IHRE AUFGABEN ->
**a)** Geben Sie aus dem Forenthread zur Installation von APC den Abschnitt wortwörtlich wieder, der mit „apt-get install php5-xcache“ beginnt und sich bis einschließlich „zu XCache raten?“ erstreckt.
**b)** Zitieren Sie aus den Einträgen ausschließlich die Zeilen, die mit der Zeile mit „Q — Indicate, using bounding box coordinates, where the glasses“ beginnen und bis einschließlich der Zeile mit „[626,189,755,569]“ reichen.

TEXTAUSZUG ->

# Bitte um Durchsicht: APC-Modul für PHP Installations Tutorial



## pee (25. Jan. 2011)

Hallo,

ich habe ein kurzes Tutorial gefunden, welches die Installation des PHP-Moduls APC beschreibt. APC ist ein Opcode Cache für PHP.

Jetzt ist die Frage, ob man diese Installation so anwenden kann oder ob davon aus bestimmten Gründen abzuraten ist. Habe bisher noch nie APC installiert und würde mich daher über euer Feedback freuen.

- p


----------



## Till (25. Jan. 2011)

Wenn Du Debian verwendest, dann nimm lieber xcache statt apc. Xcache installiert man einfach mit:

apt-get install php5-xcache

Ich würde apc nicht manuell kompiliert installieren, da Dein apache Server dann nach jedem PHP update stehen bleiben wird, bis Du apc erneut manuell kompiliert hast.


----------



## pee (25. Jan. 2011)

Danke für diese wichtige Info.

Auf dem jetzigen Server läuft Ubuntu 10.04. Würdest du da auch zu XCache raten?


----------



## Till (25. Jan. 2011)

Wenn es xcache als Paket gibt, dann ja.


----------



## Rolli-Ronny (25. Jan. 2011)

Was ist denn eigentlich schneller und besser "eAccelerator vs. xcache"?Derzeit nutze ich eAccelerator welches aber mit vBulletin teilweise Probleme hat.

DIE EINTRÄGE ->
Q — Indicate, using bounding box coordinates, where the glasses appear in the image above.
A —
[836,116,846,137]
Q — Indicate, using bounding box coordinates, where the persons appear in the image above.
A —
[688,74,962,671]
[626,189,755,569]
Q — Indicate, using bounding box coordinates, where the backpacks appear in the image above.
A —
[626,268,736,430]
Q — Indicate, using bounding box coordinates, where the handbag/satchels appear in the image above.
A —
---
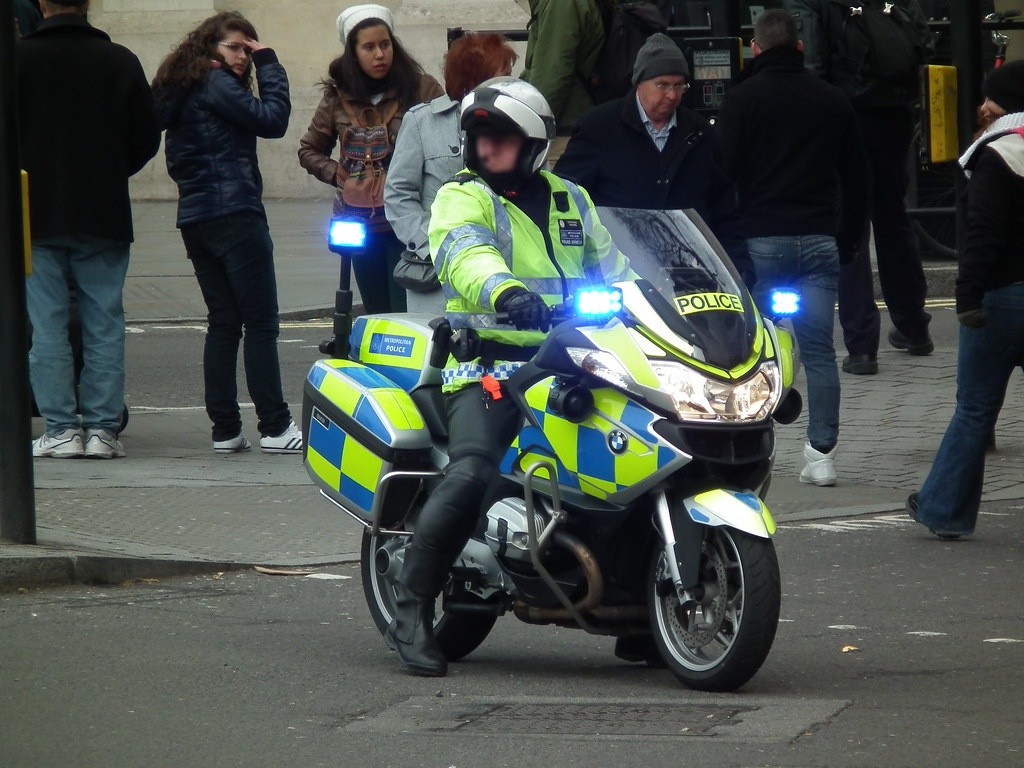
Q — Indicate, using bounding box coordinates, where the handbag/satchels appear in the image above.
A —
---
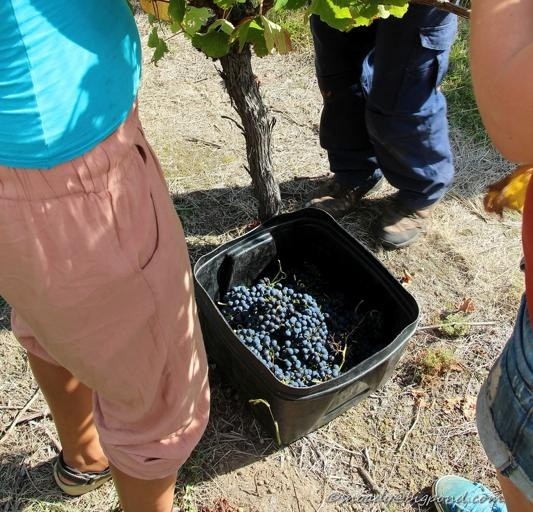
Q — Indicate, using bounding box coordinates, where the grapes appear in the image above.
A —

BEARBEITETE ÜBUNG ->
**a)**
apt-get install php5-xcache

Ich würde apc nicht manuell kompiliert installieren, da Dein apache Server dann nach jedem PHP update stehen bleiben wird, bis Du apc erneut manuell kompiliert hast.


----------



## pee (25. Jan. 2011)

Danke für diese wichtige Info.

Auf dem jetzigen Server läuft Ubuntu 10.04. Würdest du da auch zu XCache raten?

**b)**
Q — Indicate, using bounding box coordinates, where the glasses appear in the image above.
A —
[836,116,846,137]
Q — Indicate, using bounding box coordinates, where the persons appear in the image above.
A —
[688,74,962,671]
[626,189,755,569]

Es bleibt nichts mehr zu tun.